MATERIAL:
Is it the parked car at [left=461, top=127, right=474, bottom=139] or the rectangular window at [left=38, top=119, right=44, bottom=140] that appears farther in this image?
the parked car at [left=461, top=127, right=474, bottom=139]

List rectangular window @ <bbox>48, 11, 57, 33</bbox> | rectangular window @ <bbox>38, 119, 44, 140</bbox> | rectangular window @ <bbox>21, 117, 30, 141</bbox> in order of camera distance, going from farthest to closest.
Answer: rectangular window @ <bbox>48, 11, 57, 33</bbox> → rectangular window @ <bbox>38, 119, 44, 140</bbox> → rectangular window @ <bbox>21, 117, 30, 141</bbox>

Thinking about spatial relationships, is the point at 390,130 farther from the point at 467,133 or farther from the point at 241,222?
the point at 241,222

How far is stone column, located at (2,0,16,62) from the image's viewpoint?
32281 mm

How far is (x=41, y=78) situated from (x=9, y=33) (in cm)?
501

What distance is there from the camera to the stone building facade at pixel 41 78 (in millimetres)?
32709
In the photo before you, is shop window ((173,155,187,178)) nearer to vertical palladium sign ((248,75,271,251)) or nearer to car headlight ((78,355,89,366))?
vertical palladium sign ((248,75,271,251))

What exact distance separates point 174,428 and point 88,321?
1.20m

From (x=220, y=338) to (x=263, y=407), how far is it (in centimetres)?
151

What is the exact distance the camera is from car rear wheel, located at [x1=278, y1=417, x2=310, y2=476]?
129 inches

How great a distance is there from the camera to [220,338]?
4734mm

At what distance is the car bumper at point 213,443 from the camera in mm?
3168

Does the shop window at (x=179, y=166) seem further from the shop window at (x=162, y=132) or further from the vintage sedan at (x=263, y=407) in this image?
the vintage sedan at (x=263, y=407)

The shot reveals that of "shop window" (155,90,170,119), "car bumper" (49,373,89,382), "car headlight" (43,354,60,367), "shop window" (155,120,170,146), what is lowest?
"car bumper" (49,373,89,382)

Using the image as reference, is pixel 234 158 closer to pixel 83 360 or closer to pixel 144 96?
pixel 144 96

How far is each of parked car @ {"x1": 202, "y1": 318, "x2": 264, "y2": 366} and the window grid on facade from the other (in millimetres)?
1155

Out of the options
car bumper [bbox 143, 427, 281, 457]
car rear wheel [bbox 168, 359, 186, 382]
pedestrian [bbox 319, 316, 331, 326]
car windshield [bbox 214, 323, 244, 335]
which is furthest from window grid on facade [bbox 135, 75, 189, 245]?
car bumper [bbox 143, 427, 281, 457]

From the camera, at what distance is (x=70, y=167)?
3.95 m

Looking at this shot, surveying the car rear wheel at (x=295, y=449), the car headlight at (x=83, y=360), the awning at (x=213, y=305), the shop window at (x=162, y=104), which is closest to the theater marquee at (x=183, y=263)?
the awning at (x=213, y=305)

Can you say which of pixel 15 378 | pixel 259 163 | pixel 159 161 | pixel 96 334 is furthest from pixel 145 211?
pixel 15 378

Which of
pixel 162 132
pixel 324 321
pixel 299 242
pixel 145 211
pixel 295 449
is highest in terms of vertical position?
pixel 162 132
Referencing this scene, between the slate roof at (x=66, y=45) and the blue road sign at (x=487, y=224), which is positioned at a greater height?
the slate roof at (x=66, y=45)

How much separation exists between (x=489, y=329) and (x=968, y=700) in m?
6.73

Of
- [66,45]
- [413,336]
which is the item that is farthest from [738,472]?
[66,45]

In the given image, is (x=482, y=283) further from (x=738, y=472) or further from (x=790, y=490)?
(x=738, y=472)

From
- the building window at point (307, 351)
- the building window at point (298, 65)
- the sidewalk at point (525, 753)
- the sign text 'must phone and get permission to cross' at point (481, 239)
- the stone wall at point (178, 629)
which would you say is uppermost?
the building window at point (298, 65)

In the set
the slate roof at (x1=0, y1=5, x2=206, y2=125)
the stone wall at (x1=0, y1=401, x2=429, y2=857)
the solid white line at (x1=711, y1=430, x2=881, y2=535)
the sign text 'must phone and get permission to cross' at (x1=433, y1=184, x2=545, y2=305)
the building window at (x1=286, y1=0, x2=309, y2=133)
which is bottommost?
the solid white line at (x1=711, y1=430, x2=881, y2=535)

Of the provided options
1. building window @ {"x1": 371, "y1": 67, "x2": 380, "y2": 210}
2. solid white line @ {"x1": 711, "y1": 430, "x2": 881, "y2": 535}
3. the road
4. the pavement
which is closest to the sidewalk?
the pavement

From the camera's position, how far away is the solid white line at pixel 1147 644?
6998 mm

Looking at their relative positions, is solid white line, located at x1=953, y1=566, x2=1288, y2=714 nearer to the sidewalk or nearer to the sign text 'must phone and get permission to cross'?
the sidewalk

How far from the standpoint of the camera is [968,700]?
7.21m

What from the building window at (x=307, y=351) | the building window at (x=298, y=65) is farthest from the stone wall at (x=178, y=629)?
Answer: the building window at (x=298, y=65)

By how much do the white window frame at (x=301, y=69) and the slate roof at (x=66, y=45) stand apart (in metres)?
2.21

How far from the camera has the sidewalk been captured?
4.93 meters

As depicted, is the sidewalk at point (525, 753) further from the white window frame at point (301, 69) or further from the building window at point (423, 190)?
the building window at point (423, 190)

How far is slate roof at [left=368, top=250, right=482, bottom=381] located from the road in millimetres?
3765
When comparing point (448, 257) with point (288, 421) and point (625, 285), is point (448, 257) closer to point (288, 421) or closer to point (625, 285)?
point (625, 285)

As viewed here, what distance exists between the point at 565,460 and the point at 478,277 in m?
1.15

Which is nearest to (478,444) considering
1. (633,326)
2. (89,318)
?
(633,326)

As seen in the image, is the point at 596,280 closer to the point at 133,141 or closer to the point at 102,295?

INSTRUCTION: Copy all of the records above word for word, without changing anything.

EXERCISE RESPONSE:
Is it the parked car at [left=461, top=127, right=474, bottom=139] or the rectangular window at [left=38, top=119, right=44, bottom=140] that appears farther in this image?
the parked car at [left=461, top=127, right=474, bottom=139]

List rectangular window @ <bbox>48, 11, 57, 33</bbox> | rectangular window @ <bbox>38, 119, 44, 140</bbox> | rectangular window @ <bbox>21, 117, 30, 141</bbox> in order of camera distance, going from farthest to closest.
Answer: rectangular window @ <bbox>48, 11, 57, 33</bbox> → rectangular window @ <bbox>38, 119, 44, 140</bbox> → rectangular window @ <bbox>21, 117, 30, 141</bbox>

Thinking about spatial relationships, is the point at 390,130 farther from the point at 467,133 or farther from the point at 241,222?
the point at 241,222

How far is stone column, located at (2,0,16,62) from the image's viewpoint?
32281 mm

How far is (x=41, y=78) situated from (x=9, y=33) (in cm)?
501

What distance is there from the camera to the stone building facade at pixel 41 78 (in millimetres)?
32709
In the photo before you, is shop window ((173,155,187,178)) nearer to vertical palladium sign ((248,75,271,251)) or nearer to car headlight ((78,355,89,366))?
vertical palladium sign ((248,75,271,251))

What exact distance separates point 174,428 and point 88,321?
1.20m

From (x=220, y=338) to (x=263, y=407), how far is it (in centimetres)?
151

What is the exact distance the camera is from car rear wheel, located at [x1=278, y1=417, x2=310, y2=476]?
129 inches

How great a distance is there from the camera to [220,338]?
4734mm

At what distance is the car bumper at point 213,443 from the camera in mm?
3168

Does the shop window at (x=179, y=166) seem further from the shop window at (x=162, y=132) or further from the vintage sedan at (x=263, y=407) in this image?
the vintage sedan at (x=263, y=407)

The shot reveals that of "shop window" (155,90,170,119), "car bumper" (49,373,89,382), "car headlight" (43,354,60,367), "shop window" (155,120,170,146), what is lowest?
"car bumper" (49,373,89,382)

Using the image as reference, is pixel 234 158 closer to pixel 83 360 or closer to pixel 144 96?
pixel 144 96

How far is each of parked car @ {"x1": 202, "y1": 318, "x2": 264, "y2": 366} and the window grid on facade from the other (in millimetres)?
1155

Out of the options
car bumper [bbox 143, 427, 281, 457]
car rear wheel [bbox 168, 359, 186, 382]
pedestrian [bbox 319, 316, 331, 326]
car windshield [bbox 214, 323, 244, 335]
which is furthest from window grid on facade [bbox 135, 75, 189, 245]?
car bumper [bbox 143, 427, 281, 457]

From the camera, at what distance is (x=70, y=167)?
3.95 m

Looking at this shot, surveying the car rear wheel at (x=295, y=449), the car headlight at (x=83, y=360), the awning at (x=213, y=305), the shop window at (x=162, y=104), which is closest to the theater marquee at (x=183, y=263)?
the awning at (x=213, y=305)

Can you say which of pixel 15 378 | pixel 259 163 | pixel 159 161 | pixel 96 334 is furthest from pixel 145 211?
pixel 15 378

Which of
pixel 162 132
pixel 324 321
pixel 299 242
pixel 145 211
pixel 295 449
is highest in terms of vertical position?
pixel 162 132
Referencing this scene, between the slate roof at (x=66, y=45) and the blue road sign at (x=487, y=224), which is positioned at a greater height?
the slate roof at (x=66, y=45)

How much separation exists between (x=489, y=329) and (x=968, y=700) in m?
6.73

Of
- [66,45]
- [413,336]
which is the item that is farthest from [738,472]?
[66,45]

In the given image, is (x=482, y=283) further from (x=738, y=472) or further from (x=790, y=490)?
(x=738, y=472)

From
- the building window at point (307, 351)
- the building window at point (298, 65)
- the sidewalk at point (525, 753)
- the sign text 'must phone and get permission to cross' at point (481, 239)
- the stone wall at point (178, 629)
which would you say is uppermost?
the building window at point (298, 65)

In the set
the slate roof at (x1=0, y1=5, x2=206, y2=125)
the stone wall at (x1=0, y1=401, x2=429, y2=857)
the solid white line at (x1=711, y1=430, x2=881, y2=535)
the sign text 'must phone and get permission to cross' at (x1=433, y1=184, x2=545, y2=305)
the building window at (x1=286, y1=0, x2=309, y2=133)
which is bottommost?
the solid white line at (x1=711, y1=430, x2=881, y2=535)

Of the provided options
1. building window @ {"x1": 371, "y1": 67, "x2": 380, "y2": 210}
2. solid white line @ {"x1": 711, "y1": 430, "x2": 881, "y2": 535}
3. the road
4. the pavement
which is closest to the sidewalk?
the pavement

From the camera's position, how far away is the solid white line at pixel 1147 644?
6998 mm

Looking at their relative positions, is solid white line, located at x1=953, y1=566, x2=1288, y2=714 nearer to the sidewalk or nearer to the sign text 'must phone and get permission to cross'?
the sidewalk

How far from the standpoint of the camera is [968,700]?
7.21m

What from the building window at (x=307, y=351) | the building window at (x=298, y=65) is farthest from the stone wall at (x=178, y=629)?
Answer: the building window at (x=298, y=65)

By how much do the white window frame at (x=301, y=69) and the slate roof at (x=66, y=45) stand apart (in metres)?
2.21

How far from the camera has the sidewalk been captured?
4.93 meters

As depicted, is the sidewalk at point (525, 753) further from the white window frame at point (301, 69) or further from the building window at point (423, 190)?
the building window at point (423, 190)

How far is slate roof at [left=368, top=250, right=482, bottom=381] located from the road in millimetres?
3765
When comparing point (448, 257) with point (288, 421) and point (625, 285), is point (448, 257) closer to point (288, 421) or closer to point (625, 285)?
point (625, 285)

As viewed here, what distance exists between the point at 565,460 and the point at 478,277 in m?
1.15

Which is nearest to (478,444) considering
1. (633,326)
2. (89,318)
?
(633,326)

As seen in the image, is the point at 596,280 closer to the point at 133,141 or closer to the point at 102,295?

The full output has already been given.